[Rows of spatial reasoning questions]
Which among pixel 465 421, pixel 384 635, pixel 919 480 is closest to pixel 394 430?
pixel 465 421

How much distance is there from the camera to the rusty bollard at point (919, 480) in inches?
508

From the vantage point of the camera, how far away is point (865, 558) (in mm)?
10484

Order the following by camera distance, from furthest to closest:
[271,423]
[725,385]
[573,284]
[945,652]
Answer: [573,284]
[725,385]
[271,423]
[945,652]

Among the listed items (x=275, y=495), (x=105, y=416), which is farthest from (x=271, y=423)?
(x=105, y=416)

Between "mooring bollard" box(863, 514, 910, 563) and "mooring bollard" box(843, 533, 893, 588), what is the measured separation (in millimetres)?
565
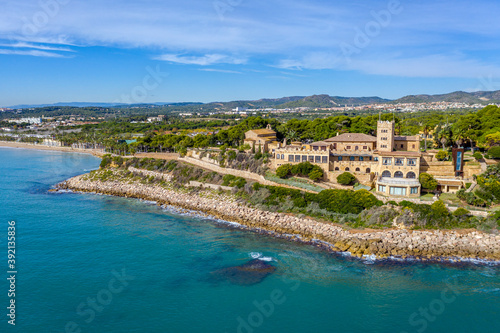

### What to produce
Copy the stretch of rows from the line containing "Order the following" through the end of the rows, swapping "mooring bollard" for "dock post" and keeping everything else the same. Leave the pictures out.

### Written response
Order the following by camera distance, from furthest to closest:
[271,423]
[725,385]
[573,284]
[945,652]
Answer: [573,284]
[725,385]
[271,423]
[945,652]

Among the listed items (x=275, y=495), (x=105, y=416), which is farthest from (x=271, y=423)?
(x=105, y=416)

Between "dock post" box(863, 514, 910, 563) and "dock post" box(843, 533, 893, 588), what is the measured separation (in millimetres)?
565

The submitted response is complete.